**TEXT PASSAGE:**
-*-
Xenos/C1 and Deferred Rendering (G-Buffer)

Arnold Beckenbauer

Veteran
Supporter
Hi all!
There is a small question:
Is deferred rendering on Xbox360 possible? I mean the real deferred rendering like GRAW1&2 (PC) or STALKER.

One of the parts of the deferred rendering is the creation of G-Buffer. For example STALKER's G-buffer @ 1280x1024 is 30 MB big (3 A16B16G16R16 textures), KZ2's G-Buffer is 36 MB big (720p&2AA). Such really heavy G-buffers are too big for Xenos' eDRAM (10 MB).

The first idea: multi-pass. Xenos generates the G-Buffer by one texture after another, which are small enough for its eDRAM.

The second idea: MRT, which reduces the number of passes. Unfortunately Xenos' eDRAM is too small for this way. But is it possible to generate "MRT Tiles"? It looks so: http://www.beyond3d.com/content/articles/4/5

The third idea could be silly: Is it possible to generate a G-buffer directly in the main memory (without eDRAM)?

The next question is: Are there Xbox360 titles, that use Deferred Rendering? Doesn't GRAW's MP part use deferred rendering (it was developed by Red Storm Ent. and its own engine).
 
Last edited by a moderator:
I'm no expert, but I believe the eDRAM is just there an an optimisation. It's supposed to provide free AA on a render target that can fit on it. It doesn't mean that render targets can only reside in eDRAM. The problem with deferred rendering, I think, comes from the fact that it just doesn't make sense on the Xbox 360. It seems as if you can achieve better results with less work with just a regular, well-written forward renderer. And you don't sacrifice AA.
 
I'm no expert, but I believe the eDRAM is just there an an optimisation. It's supposed to provide free AA on a render target that can fit on it. It doesn't mean that render targets can only reside in eDRAM. The problem with deferred rendering, I think, comes from the fact that it just doesn't make sense on the Xbox 360. It seems as if you can achieve better results with less work with just a regular, well-written forward renderer. And you don't sacrifice AA.


Its not free AA, its not free at all.

And the ROPS are in the EDRAM die so the EDRAM cant be bypast, it has to use the EDRAM
 
Last edited by a moderator:
The only way to render is via ROPs to EDRam, if there would be another way, they'd have done this instead of emulating higher resolution via several passes. It's similar to the driver-tricks to have stereo rendering.

Another problem is, even if you could fit all the G-Buffer to EDRam, you could not use it in the deferred shading pass, you need to move it to main memory first.

The best way would be to use MRT, then you could dump the tiles, immediately shade them and reject the G-Buffer tile, but i'm not sure if there is any support on the API side as this emulation is transparent to the engine side (beside of some resource restrictions for sure)



Btw. KZ2's actual G-Buffer is 31.6MB, grows to 36MB due to alignment etc. I think on X360 you could avoid that overhead 'cause u copy the render targets into a tightly packed area.
 
It seems as if you can achieve better results with less work with just a regular, well-written forward renderer. And you don't sacrifice AA.
-*-
**TASKS TO PERFORM:**
1. Decide whether each statement agrees with the deferred rendering thread. Answer yes or no, and quote the exact words from the thread that settle it. (a) STALKER's G-buffer at 1280x1024 takes up 30 MB. (b) Xenos has 20 MB of eDRAM. (c) KZ2's actual G-Buffer is 31.6MB before alignment makes it bigger.
2. According to the deferred rendering thread, what textures make up STALKER's G-buffer?
3. Retype the stretch of the deferred rendering thread from "Xenos/C1 and Deferred" through "for its eDRAM.".

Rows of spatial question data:
-*-
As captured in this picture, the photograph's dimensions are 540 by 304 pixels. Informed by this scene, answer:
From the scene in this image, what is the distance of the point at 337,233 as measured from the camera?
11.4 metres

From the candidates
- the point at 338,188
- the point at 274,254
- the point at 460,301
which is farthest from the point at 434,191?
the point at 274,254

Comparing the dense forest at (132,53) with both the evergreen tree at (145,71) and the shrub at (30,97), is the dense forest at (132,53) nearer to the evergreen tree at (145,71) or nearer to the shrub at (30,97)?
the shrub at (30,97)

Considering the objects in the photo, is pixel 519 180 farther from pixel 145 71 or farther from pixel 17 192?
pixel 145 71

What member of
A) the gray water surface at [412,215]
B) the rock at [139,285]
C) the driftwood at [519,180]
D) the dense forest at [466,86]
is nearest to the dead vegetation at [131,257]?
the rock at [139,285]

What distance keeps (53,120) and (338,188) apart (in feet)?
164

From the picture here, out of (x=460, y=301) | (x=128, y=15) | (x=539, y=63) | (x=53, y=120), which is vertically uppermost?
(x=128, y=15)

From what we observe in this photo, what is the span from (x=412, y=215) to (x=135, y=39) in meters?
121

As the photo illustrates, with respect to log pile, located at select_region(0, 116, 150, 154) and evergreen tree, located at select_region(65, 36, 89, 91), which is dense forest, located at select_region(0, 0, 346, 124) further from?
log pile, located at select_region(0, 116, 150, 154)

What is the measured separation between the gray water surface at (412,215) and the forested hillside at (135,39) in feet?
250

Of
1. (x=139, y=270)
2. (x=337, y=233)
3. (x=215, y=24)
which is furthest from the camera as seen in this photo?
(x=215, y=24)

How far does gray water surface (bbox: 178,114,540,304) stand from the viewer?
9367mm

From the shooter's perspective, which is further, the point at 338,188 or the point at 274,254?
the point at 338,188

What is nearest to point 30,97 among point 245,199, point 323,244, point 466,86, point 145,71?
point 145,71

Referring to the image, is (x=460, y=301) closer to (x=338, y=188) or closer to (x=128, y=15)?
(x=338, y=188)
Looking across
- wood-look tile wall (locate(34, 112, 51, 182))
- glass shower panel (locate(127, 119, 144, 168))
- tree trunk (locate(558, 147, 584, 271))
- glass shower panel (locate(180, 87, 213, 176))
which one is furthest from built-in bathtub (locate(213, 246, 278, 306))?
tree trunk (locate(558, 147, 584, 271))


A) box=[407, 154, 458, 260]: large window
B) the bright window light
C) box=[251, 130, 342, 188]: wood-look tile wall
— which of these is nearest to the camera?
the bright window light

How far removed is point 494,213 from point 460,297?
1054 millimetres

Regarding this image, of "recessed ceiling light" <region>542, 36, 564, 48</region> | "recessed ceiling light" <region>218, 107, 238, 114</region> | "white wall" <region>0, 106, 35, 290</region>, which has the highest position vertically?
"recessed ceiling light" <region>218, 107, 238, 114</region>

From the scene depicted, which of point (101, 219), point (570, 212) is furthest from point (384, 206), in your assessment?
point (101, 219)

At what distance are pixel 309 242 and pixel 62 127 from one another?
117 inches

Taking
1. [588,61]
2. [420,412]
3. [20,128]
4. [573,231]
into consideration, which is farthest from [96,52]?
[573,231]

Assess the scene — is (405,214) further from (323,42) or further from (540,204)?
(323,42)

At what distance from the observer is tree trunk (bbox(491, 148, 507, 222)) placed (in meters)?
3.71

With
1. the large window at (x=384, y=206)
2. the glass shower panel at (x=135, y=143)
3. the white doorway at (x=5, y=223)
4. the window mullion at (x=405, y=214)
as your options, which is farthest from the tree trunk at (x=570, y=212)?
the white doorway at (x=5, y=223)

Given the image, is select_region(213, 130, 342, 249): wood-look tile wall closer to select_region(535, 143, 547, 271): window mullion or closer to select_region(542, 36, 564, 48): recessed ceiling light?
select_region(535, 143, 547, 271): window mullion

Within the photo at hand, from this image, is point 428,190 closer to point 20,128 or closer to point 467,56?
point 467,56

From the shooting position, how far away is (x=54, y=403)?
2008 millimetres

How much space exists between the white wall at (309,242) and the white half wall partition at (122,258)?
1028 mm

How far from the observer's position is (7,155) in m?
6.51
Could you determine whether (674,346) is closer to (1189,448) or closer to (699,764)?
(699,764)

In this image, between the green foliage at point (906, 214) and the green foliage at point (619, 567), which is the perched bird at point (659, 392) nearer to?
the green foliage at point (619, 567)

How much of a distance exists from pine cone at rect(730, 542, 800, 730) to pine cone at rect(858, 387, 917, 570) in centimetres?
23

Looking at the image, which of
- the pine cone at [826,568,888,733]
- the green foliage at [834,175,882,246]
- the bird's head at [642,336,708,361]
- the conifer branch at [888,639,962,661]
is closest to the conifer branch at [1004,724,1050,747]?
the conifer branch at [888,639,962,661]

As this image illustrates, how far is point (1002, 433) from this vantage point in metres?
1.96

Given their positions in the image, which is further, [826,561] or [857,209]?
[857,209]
-*-
**THE RESULTS:**
1.
(a) Yes: "STALKER's G-buffer @ 1280x1024 is 30 MB big"
(b) No: "Xenos' eDRAM (10 MB)"
(c) Yes: "KZ2's actual G-Buffer is 31.6MB, grows to 36MB due to alignment etc."

2. Three A16B16G16R16 textures.

3.
Xenos/C1 and Deferred Rendering (G-Buffer)

Arnold Beckenbauer

Veteran
Supporter
Hi all!
There is a small question:
Is deferred rendering on Xbox360 possible? I mean the real deferred rendering like GRAW1&2 (PC) or STALKER.

One of the parts of the deferred rendering is the creation of G-Buffer. For example STALKER's G-buffer @ 1280x1024 is 30 MB big (3 A16B16G16R16 textures), KZ2's G-Buffer is 36 MB big (720p&2AA). Such really heavy G-buffers are too big for Xenos' eDRAM (10 MB).

The first idea: multi-pass. Xenos generates the G-Buffer by one texture after another, which are small enough for its eDRAM.